La réplique tragi-comique de Gentiloni, que les Etats-Unis soient « stratégiquement moins intéressés que nous au destin du Moyen-Orient », constitue une tentative laborieuse de cacher la réalité. Le lancement en Libye d’une opération de peacekeeping  (c’est-à-dire de guerre), avec l’Italie au premier rang, entre dans les plans de Washington qui, ne voulant pas engager de troupes étasuniennes dans une opération terrestre en Afrique du Nord (considérée dans la stratégie USA comme un tout avec le Moyen-Orient), cherche des alliés disponibles pour le faire et en payer le prix et les risques.
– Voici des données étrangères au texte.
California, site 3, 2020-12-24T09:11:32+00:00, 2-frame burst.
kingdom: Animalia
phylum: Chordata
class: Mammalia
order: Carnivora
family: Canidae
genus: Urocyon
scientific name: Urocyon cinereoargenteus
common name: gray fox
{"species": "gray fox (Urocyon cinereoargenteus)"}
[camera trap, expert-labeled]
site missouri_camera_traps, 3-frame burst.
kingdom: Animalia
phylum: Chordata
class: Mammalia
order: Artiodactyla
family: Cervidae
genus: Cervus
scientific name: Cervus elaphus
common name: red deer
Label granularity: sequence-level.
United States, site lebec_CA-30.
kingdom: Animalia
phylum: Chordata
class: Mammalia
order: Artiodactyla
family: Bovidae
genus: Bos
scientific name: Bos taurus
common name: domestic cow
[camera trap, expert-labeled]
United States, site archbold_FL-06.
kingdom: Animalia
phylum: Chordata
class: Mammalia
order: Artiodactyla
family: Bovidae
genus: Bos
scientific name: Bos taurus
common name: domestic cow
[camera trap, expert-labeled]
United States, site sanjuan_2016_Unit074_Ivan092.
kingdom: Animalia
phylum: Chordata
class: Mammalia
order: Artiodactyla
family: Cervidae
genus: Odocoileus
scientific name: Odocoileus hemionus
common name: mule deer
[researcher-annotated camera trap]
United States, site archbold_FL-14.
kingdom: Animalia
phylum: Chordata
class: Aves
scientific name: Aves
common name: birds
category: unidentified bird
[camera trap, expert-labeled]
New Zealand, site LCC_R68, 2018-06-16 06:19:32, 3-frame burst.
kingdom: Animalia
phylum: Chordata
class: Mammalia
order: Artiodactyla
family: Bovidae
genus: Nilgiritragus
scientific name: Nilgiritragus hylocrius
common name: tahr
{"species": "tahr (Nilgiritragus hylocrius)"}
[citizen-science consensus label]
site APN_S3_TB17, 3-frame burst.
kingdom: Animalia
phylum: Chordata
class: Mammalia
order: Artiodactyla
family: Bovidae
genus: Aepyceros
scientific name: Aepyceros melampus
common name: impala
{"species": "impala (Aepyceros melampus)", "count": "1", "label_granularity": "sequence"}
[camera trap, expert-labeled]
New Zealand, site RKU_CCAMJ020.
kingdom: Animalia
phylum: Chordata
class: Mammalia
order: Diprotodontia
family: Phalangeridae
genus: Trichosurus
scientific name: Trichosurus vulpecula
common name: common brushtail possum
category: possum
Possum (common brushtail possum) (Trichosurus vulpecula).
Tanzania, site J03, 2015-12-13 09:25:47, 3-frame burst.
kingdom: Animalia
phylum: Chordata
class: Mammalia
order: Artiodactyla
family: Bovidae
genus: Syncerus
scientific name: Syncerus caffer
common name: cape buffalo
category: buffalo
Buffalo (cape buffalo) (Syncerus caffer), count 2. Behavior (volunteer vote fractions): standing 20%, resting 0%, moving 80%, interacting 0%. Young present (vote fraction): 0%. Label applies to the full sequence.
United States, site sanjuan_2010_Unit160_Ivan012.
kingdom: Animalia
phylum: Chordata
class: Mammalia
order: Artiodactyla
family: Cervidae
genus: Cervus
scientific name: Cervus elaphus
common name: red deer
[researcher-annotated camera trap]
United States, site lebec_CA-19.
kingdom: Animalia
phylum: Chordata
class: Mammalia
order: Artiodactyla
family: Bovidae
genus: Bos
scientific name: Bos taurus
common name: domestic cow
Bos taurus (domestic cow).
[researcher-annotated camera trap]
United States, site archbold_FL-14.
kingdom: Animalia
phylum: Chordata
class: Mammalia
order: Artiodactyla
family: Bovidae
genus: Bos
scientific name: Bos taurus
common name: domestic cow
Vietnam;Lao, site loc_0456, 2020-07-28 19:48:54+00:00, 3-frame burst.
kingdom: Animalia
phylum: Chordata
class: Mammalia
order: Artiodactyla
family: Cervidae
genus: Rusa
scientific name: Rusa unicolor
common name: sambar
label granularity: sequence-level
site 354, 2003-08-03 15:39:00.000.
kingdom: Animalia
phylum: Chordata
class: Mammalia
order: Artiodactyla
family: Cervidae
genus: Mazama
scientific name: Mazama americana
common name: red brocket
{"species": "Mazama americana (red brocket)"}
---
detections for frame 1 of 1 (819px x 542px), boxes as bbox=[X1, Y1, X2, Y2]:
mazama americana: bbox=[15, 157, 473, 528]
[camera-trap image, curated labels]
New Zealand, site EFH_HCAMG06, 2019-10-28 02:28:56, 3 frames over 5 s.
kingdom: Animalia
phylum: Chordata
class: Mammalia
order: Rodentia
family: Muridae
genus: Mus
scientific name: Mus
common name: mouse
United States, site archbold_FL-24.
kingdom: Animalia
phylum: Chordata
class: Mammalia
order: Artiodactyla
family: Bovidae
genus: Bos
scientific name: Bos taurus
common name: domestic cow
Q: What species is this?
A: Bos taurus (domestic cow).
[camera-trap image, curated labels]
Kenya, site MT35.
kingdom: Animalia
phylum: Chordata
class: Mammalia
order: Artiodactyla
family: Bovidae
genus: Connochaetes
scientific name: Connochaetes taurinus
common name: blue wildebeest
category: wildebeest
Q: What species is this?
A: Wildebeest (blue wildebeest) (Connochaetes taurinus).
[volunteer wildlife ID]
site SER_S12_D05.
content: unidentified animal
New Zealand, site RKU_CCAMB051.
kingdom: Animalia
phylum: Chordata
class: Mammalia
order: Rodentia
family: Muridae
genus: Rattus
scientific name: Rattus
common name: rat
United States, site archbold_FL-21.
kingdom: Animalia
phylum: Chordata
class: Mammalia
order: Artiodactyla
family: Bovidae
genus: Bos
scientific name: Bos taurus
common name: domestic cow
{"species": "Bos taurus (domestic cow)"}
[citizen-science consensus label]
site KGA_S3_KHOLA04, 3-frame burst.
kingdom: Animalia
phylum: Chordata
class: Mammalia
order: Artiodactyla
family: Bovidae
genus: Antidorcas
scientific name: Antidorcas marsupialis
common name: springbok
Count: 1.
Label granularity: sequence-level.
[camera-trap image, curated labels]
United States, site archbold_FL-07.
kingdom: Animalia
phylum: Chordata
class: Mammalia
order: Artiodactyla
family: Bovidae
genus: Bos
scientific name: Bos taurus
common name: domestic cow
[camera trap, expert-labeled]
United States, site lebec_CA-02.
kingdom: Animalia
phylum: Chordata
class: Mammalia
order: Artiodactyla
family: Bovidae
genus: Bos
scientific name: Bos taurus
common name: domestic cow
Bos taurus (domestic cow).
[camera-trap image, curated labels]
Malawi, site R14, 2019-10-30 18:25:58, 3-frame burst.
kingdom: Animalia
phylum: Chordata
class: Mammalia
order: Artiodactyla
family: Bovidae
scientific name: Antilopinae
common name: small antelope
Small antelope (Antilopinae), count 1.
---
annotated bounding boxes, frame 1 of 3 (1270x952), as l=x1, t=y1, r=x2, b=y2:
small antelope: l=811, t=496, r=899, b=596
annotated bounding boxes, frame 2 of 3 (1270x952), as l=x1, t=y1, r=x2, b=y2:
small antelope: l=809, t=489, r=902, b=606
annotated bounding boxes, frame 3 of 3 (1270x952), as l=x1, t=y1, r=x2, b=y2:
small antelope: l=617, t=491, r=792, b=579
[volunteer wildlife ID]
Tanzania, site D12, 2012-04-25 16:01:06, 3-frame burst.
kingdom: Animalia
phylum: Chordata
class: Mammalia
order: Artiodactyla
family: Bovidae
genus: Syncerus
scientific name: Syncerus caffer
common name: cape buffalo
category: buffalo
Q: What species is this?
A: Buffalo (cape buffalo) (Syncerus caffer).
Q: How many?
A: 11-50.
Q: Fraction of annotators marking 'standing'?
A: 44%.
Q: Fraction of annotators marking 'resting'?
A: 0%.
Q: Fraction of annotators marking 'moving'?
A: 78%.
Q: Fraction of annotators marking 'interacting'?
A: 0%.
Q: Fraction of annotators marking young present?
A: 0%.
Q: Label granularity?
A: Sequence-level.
En juin 2013 déjà, dans sa rencontre avec le Premier ministre Letta pendant le G8, le président Obama demanda « à l’Italie un coup de main pour résoudre les tensions en Libye ». Et Letta, en élève modèle, sortit du cartable le devoir déjà fait : « un plan italien pour la Libye ». Celui que le premier (ministre) Renzi a copié et repropose maintenant par la bouche de Gentiloni, promu ministre des Affaires étrangères grâce aussi aux mérites acquis en tant que président de la section Italie/Etats-Unis de l’Union Interparlementaire[3].

Manlio Dinucci

Edition de jeudi 27 novembre 2014 de il manifesto

http://ilmanifesto.info/sacrosanto-ministro-gentiloni/

Traduit de l’italien par Marie-Ang



[1]Journaliste et animateur télé italien http://fr.wikipedia.org/wiki/Gad_Lerner

[2]http://fr.wikipedia.org/wiki/Paolo_Gentiloni ou, (plus complet) http://it.wikipedia.org/wiki/Paolo_Gentiloni ; en poste depuis la nomination de Federica Mogherini comme Haut-Représentant de l’Union européenne pour les affaires étrangères et la politique de sécurité, le 30 octobre 2014.



A propos :

Manlio Dinucci est géographe et journaliste, ex-directeur exécutif pour l'Italie de l'International Physicians for the prevention of Nuclear War, association qui a reçu le Prix Nobel de la Paix en 1985. Porte-parole du Comitato no Guerra no Nato (Italie) et chercheur associé de Global Research (Canada). Prix international de journalisme 2019 pour Analyse géostratégique du Club de Periodistas de México.